主 题: Optimal Reinsurance with Regulatory Initial Capital and Default Risk
报告人: Prof. Jun Cai (Department of Statistics and Actuarial Science, University of Waterloo)
时 间: 2014-05-08 14:00-15:00
地 点: 304am永利集团理科一号楼1114教室(主持人:杨静平)
In a reinsurance contract, a reinsurer promises to pay the part of the loss faced by an insurer in exchange for receiving a reinsurance premium from the insurer. However, the reinsurer may fail to pay the promised amount when the promised amount exceeds the reinsurer's solvency. As a seller of a reinsurance contract, the initial capital or reserve of a reinsurer should meet some regulatory requirements. We assume that the initial capital or reserve of a reinsurer is regulated by the value-at-risk (VaR) of its promised indemnity. When the promised indemnity exceeds the total of the reinsurer's initial capital and the reinsurance premium, the reinsurer may fail to pay the promised amount or default may occur. Mathematically, the proposed model can be reduced to existing reinsurance risk models that do not consider the possible default by a reinsurer. Practically, the proposed model allows more realistic settings. In the presence of the regulatory initial capital and the counterparty default risk, we investigate optimal reinsurance designs from an insurer's point of view and derive optimal reinsurance strategies that maximize the expected utility of an insurer's terminal wealth or minimize the VaR of an insurer's total retained risk. It turns out that optimal reinsurance strategies in the presence of the regulatory initial capital and the counterparty default risk are different both from optimal reinsurance strategies in the absence of the counterparty default risk and from optimal reinsurance strategies in the presence of the counterparty default risk but without the regulatory initial capital.
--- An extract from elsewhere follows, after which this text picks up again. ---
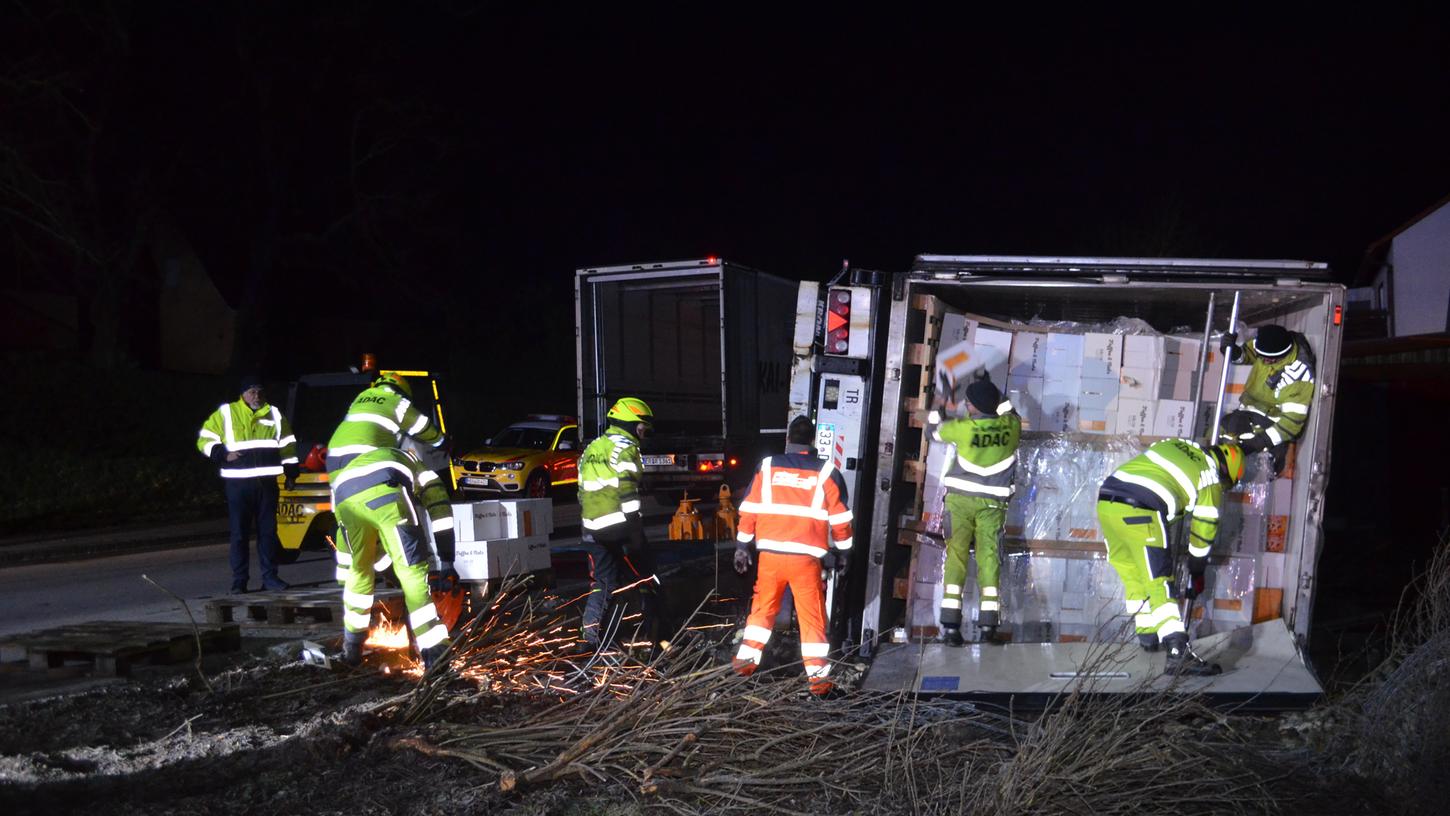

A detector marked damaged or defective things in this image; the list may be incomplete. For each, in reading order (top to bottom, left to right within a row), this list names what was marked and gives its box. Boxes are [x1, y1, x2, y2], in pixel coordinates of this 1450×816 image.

overturned truck trailer [794, 256, 1345, 710]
The results show that the regulatory initial reserve and the default risk have a significant impact on the optimal reinsurance strategies. The optimal reinsurance strategies under the proposed model are more complicated than those in the existing default risk-free reinsurance risk models. This talk is based on joint works with Christiane Lemieux and Fangda Liu.
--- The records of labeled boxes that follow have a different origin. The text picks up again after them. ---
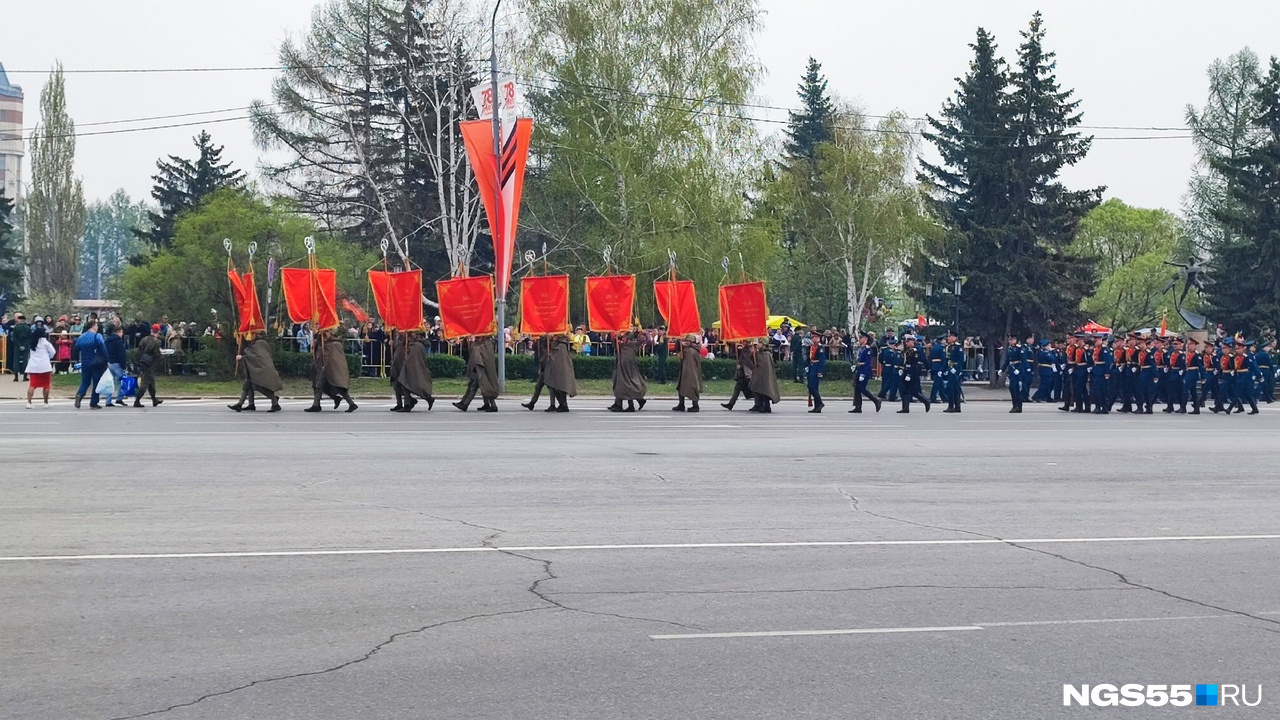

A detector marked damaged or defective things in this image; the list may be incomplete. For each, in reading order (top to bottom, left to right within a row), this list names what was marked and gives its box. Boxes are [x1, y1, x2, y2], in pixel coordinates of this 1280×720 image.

crack in asphalt [491, 545, 711, 630]
crack in asphalt [834, 484, 1274, 630]
crack in asphalt [107, 602, 547, 712]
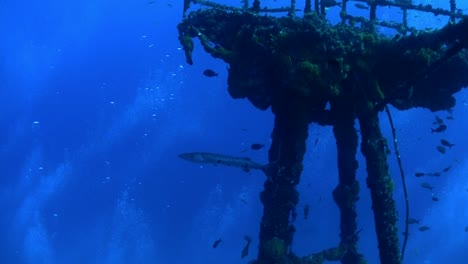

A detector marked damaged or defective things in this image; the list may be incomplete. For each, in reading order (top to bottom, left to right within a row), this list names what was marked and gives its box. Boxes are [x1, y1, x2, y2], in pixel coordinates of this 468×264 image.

rusted metal structure [176, 1, 468, 262]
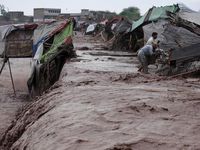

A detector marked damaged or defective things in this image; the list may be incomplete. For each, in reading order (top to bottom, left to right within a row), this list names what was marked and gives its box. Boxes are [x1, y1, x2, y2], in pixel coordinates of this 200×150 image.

damaged hut [130, 3, 200, 75]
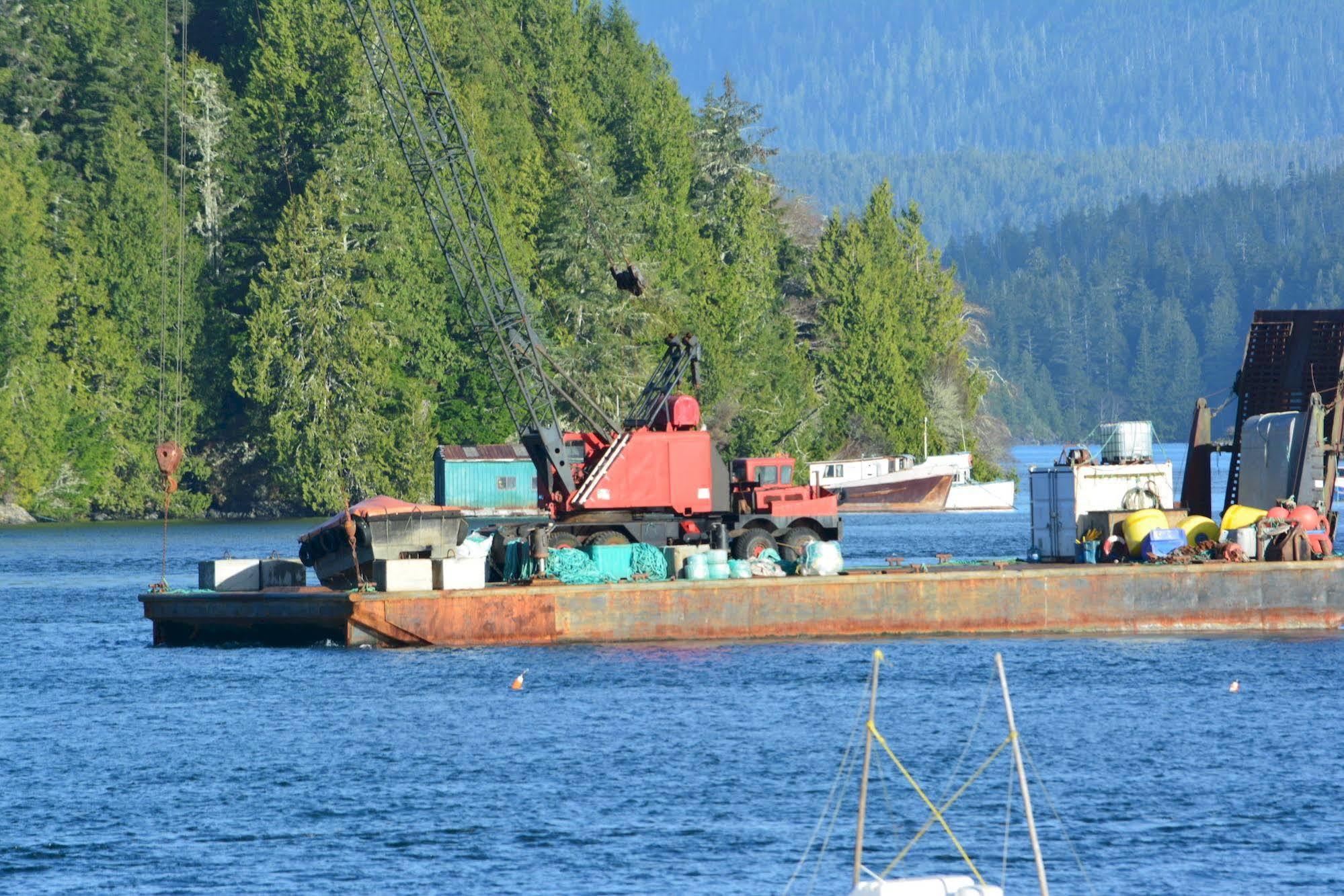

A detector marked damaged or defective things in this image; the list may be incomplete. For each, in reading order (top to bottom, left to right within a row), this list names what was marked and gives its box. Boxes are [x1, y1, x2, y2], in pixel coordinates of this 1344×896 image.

rusted roof [435, 443, 529, 462]
rusted metal structure [1183, 310, 1344, 516]
rusty barge hull [139, 556, 1344, 647]
rusted metal structure [141, 561, 1344, 653]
Brief Biography: Jun Cai is Professor of Actuarial Science in the Department of Statistics and Actuarial Science at the University of Waterloo, Canada. He received his Ph.D. in Actuarial Mathematics from Concordia University, Canada. Jun Cai has been working in the fields of actuarial science, applied probability, and risk theory. His current research focuses on insurance analysis with dependence and reinsurance, quantitative risk management for insurance, and stochastic modelling in insurance and finance. Jun Cai is currently an associate editor of Insurance: Mathematics and Economics (IME) and Acta Mathematicae Applicatae Sinica (English Series) and he currently also serves on the editorial board of International Journal of Statistics and Systems (IJSS).